» **Provided text**:
--- START ---

SIGUSR2 home apg(7) colophon feed

“Meta-circular” Static Types

I’ve only ever written little languages without static typing. There’s no particularly good reason here. I’m not against static types; it’s just not the thing that I’m typically exploring.

A while back I started thinking about exploring a basic language that was heavily inspired by PreScheme. I call it “Underploy,” and like PreScheme it aims to compile a restricted subset of Scheme to as idiomatic as possible other languages, starting with C. C, despite its lack of type soundness, is still typically considered a “statically typed language.” From the perspective of a compiler writer targeting C, that means that I need to have some way in which to select the correct types. In a language as dynamic as Scheme, this is typically hard.

Typical Scheme to C compilers don’t target idiomatic C. Instead, the output is often indistinguishable from Perl (Oh please, I kid. I cut my teeth on Perl back in the 90s and it still warms my heart – Ed). Instead of machine ints, boxed value structs that can be any type are prevalent, proving yet again that Bob Harper’s observations are sound. (Insert link to Dynamic Languages are singly typed languages). Control flow is a mix of function calls and gotos depending on the algorithm utilized to support tail calls, and closures are hoisted into static functions with names such as clos_HX1138, and replaced by one of those boxed value structs at the call site.

To say this is idiomatic C would be a stretch by most people’s standards.

PreScheme takes a different tact. You get the entirety of the Scheme system, but PreScheme itself can only compile the restricted set. That means that you can build a tower of macros that expand into the restricted subset, but that subset doesn’t include things like first class closures, continuations, or even automatic memory management.

The more primitive language can then be type-inferred using classic Hindley-Milner, and everything can be compiled into machine ints, char *, etc, and standard C functions.

So Underploy, if it’s going to live in the shadows of PreScheme, needs a similar story. I intend for Underploy to adopt a Hindley-Milner type inference algorithm as well, but you’ve gotta learn to $X, before you can $Y, as they say.

What follows is a tiny, statically typed language written for Chicken. There’s no reason it couldn’t be modified to work in other Scheme systems, trivially, but I wanted slightly better exception handling, and used what Chicken had.

--- END ---

» **Exercise brief**: Extend the post on "meta-circular" static types and the Underploy language, picking up after its final paragraph.

» **Given material**:
--- START ---

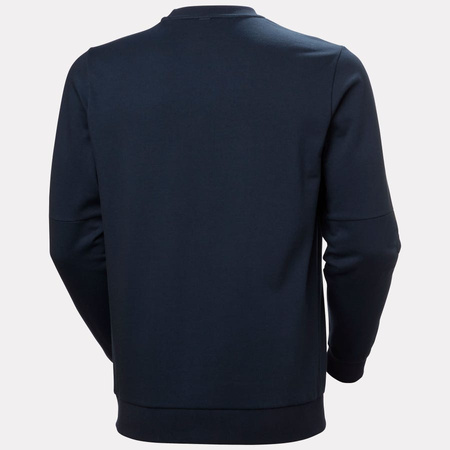 Bluza Evo Sweatshirt 591 Navy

--- END ---

» **Answer to the exercise**:
Now we $X.

Chicken has modules that can be imported. I should probably have omitted these for brevity. The condition module provides us with with-exception-handler which we use in the REPL. And port gives us the with-output-to-string function that removes our need for proper string formatting.

(import (chicken condition)
        (chicken port))

We next define the classic meta-circular Scheme interpreter’s environments. Environments hold “frames” of “bindings” that map a variable name to a value. In our case, we build them out of nested lists of improper pairs, where the car of the binding is the name, and the cdr is the value. The env-extend function is used during function application, to extend the closure’s captured environment with the application’s parameters.

(define (empty-env) (list '()))

(define (env-extend env bindings)
  (cons bindings env))

(define (env-set! env x v)
  (let ((binding (env-find env x)))
    (if (null? binding)
        (set-car! env
                  (cons (cons x v) (car env)))
        (set-cdr! binding v))))

Two functions are used to lookup a binding, such that env-set! can modify the binding in place. One might otherwise implement env-lookup as “just” returning the value, and interleaving the parent environment exploration when no binding is found in the current frame.

(define (env-find env x)
  (cond
   ((null? env) '())
   ((pair? env)
    (let ((v (assq x (car env))))
      (or v
          (env-find (cdr env) x))))
   (else (error "bad env: not a pair"))))

(define (env-lookup env x)
  (let ((binding (env-find env x)))
    (if (pair? binding)
        (cdr binding)
        (error (string-append (symbol->string x) ": not found")))))

There are only 3 real forms in this little language, and that’s if, lambda, and set!. These work very similarly to the Scheme relatives except that lambda’s are typed.

(define (if? form)
  (and (pair? form)
       (eq? (car form) 'if)
       (= (length form) 4)))

(define (set!? form)
  (and (pair? form)
       (eq? (car form) 'set!)
       (= (length form) 3)))

;; (lambda ((x type) ...) return-type body ...)
(define (lambda? form)
  (and (pair? form)
       (eq? (car form) 'lambda)
       (> (length form) 3)))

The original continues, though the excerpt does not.